Tan Jieyuan, Zhang Xiang, Wu Shenghui, Song Zhiwei, Wang Yiwen
IEEE Trans Neural Syst Rehabil Eng. 2024 Nov 21;PP. doi: 10.1109/TNSRE.2024.3503713.
Reinforcement learning (RL)-based brain machine interfaces (BMIs) assist paralyzed people in controlling neural prostheses without the need for real limb movement as supervised signals. The design of reward signal significantly impacts the learning efficiency of the RL-based decoders. Existing reward designs in the RL-based BMI framework rely on external rewards or manually labeled internal rewards, unable to accurately extract subjects' internal evaluation.
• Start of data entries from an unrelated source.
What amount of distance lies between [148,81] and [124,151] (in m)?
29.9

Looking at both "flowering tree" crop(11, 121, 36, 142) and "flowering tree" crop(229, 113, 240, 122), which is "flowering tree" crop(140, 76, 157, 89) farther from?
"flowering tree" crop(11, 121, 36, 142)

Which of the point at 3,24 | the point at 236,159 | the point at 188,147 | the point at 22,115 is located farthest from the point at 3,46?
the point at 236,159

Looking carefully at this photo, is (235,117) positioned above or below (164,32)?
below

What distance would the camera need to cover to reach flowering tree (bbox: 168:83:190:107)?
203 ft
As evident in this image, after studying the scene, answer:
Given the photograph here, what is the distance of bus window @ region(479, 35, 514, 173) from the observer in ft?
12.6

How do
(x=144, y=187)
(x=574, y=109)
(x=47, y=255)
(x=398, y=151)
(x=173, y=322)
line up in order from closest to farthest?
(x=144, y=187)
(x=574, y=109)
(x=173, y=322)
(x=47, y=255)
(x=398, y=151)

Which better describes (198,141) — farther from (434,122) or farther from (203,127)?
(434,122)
In this paper, we propose a hidden brain state-based kernel inverse reinforcement learning (HBS-KIRL) method to accurately infer the subject-specific internal evaluation from neural activity during the BMI task. The state-space model is applied to project the neural state into low-dimensional hidden brain state space, which greatly reduces the exploration dimension. Then the kernel method is applied to speed up the convergence of policy, reward, and Q-value networks in reproducing kernel Hilbert space (RKHS). We tested our proposed algorithm on the data collected from the medial prefrontal cortex (mPFC) of rats when they were performing a two-lever-discrimination task. We assessed the state-value estimation performance of our proposed method and compared it with naïve IRL and PCA-based IRL. To validate that the extracted internal evaluation could contribute to the decoder training, we compared the decoding performance of decoders trained by different reward models, including manually designed reward, naïve IRL, PCA-IRL, and our proposed HBS-KIRL. The results show that the HBS-KIRL method can give a stable and accurate estimation of state-value distribution with respect to behavior. Compared with other methods, the decoder guided by HBS-KIRL achieves consistent and better decoding performance over days. This study reveals the potential of applying the IRL method to better extract subject-specific evaluation and improve the BMI decoding performance.
基于强化学习(RL)的脑机接口(BMI)可帮助瘫痪患者控制神经假体,而无需真实肢体运动作为监督信号。奖励信号的设计对基于RL的解码器的学习效率有显著影响。基于RL的BMI框架中现有的奖励设计依赖于外部奖励或人工标注的内部奖励,无法准确提取受试者的内部评价。在本文中,我们提出了一种基于隐藏脑状态的核逆强化学习(HBS-KIRL)方法,以从BMI任务期间的神经活动中准确推断特定于受试者的内部评价。应用状态空间模型将神经状态投影到低维隐藏脑状态空间,这大大降低了探索维度。然后应用核方法加速策略、奖励和Q值网络在再生核希尔伯特空间(RKHS)中的收敛。我们在大鼠执行双杠杆辨别任务时从其内侧前额叶皮层(mPFC)收集的数据上测试了我们提出的算法。我们评估了我们提出的方法的状态值估计性能,并将其与朴素逆强化学习(IRL)和基于主成分分析(PCA)的IRL进行了比较。为了验证提取的内部评价有助于解码器训练,我们比较了由不同奖励模型训练的解码器的解码性能,包括人工设计的奖励、朴素IRL、PCA-IRL和我们提出的HBS-KIRL。结果表明,HBS-KIRL方法能够给出关于行为的稳定且准确的状态值分布估计。与其他方法相比,由HBS-KIRL引导的解码器在数天内实现了一致且更好的解码性能。这项研究揭示了应用IRL方法更好地提取特定于受试者的评价并提高BMI解码性能的潜力。